** Supplied passage follows **
Tuesday, August 14, 2012

Greek Orthodox Church sponsors conversation on faith and science

Greek Orthodox Church sponsors conversation on faith and science


(Florence, SC – August 2, 2012) For centuries the Christian Church peacefully coexisted with the pursuit of science, at times even entering into conversation over the newest knowledge of our natural world. But something changed in recent centuries as science has seemingly taken a position of antagonism toward faith and faith toward science. But it wasn’t always the case. In recent centuries, some think, there has been a battle between faith and science and in recent years this battle has reached dangerous levels of rhetoric with “both sides” demonizing their opposition.

“The Orthodox Christian Church, understanding the call of God to be stewards of creation, has never been afraid to engage science in conversation to better understand our role as human beings,” said Father Athanasios C Haros, Pastor of the Transfiguration of Our Savior Greek Orthodox Church in Florence. “This is why we have invited Dr. Daniel Buxhoevden of the University of South Carolina to enter with the Church into a conversation on faith and science.”

Dr Daniel Paul Buxhoeveden, Research Associate Professor at the University of South Carolina, received an undergraduate degree in philosophy from the State University of New York at Stony Brook, a PhD in biological anthropology from the University of Chicago, and a JD from Loyola University. The last few years have been devoted to religion and science with emphasis on Orthodoxy and science. He formed and is the director of the religion and science initiative at the University of South Carolina and received a grant to study science and the Orthodox Church from the John Templeton Foundation as well as the Virginia Farah Foundation. He currently teaches honor’s college classes on religion and science and evolution and Christianity.  Last fall he edited a book with Gayle Woloschak entitled “Science and the Eastern Orthodox Church.

The “Conversation on Faith and Science” will include a synthesis of past centuries’ attitude of the Ancient Church toward science in general and a brief overview on the Orthodox Christian Church’s position on Creation. Following the formal presentations, an informal question and answer session will take place allowing members of the audience to interact with the presenters.
** End of Supplied passage **
** Data extracts follows **
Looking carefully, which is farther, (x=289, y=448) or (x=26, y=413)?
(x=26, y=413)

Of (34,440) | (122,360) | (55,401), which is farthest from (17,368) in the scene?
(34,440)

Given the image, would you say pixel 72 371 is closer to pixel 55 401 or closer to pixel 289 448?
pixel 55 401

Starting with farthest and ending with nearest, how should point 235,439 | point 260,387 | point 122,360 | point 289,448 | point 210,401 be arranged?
** End of Data extracts **
** Data extracts follows **
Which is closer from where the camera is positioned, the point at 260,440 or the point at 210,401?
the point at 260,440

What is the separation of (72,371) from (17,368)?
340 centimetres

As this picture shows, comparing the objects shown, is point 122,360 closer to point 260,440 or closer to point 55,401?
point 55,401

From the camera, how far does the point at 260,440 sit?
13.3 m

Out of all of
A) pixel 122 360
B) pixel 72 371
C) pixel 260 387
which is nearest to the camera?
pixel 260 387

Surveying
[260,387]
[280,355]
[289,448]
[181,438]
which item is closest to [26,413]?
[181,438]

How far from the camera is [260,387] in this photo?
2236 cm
** End of Data extracts **
Reproduce the passage of the faith and science announcement between "Dr Daniel Paul" and "Eastern Orthodox Church.", inclusive.

_Solution to the problem:_
Dr Daniel Paul Buxhoeveden, Research Associate Professor at the University of South Carolina, received an undergraduate degree in philosophy from the State University of New York at Stony Brook, a PhD in biological anthropology from the University of Chicago, and a JD from Loyola University. The last few years have been devoted to religion and science with emphasis on Orthodoxy and science. He formed and is the director of the religion and science initiative at the University of South Carolina and received a grant to study science and the Orthodox Church from the John Templeton Foundation as well as the Virginia Farah Foundation. He currently teaches honor’s college classes on religion and science and evolution and Christianity.  Last fall he edited a book with Gayle Woloschak entitled “Science and the Eastern Orthodox Church.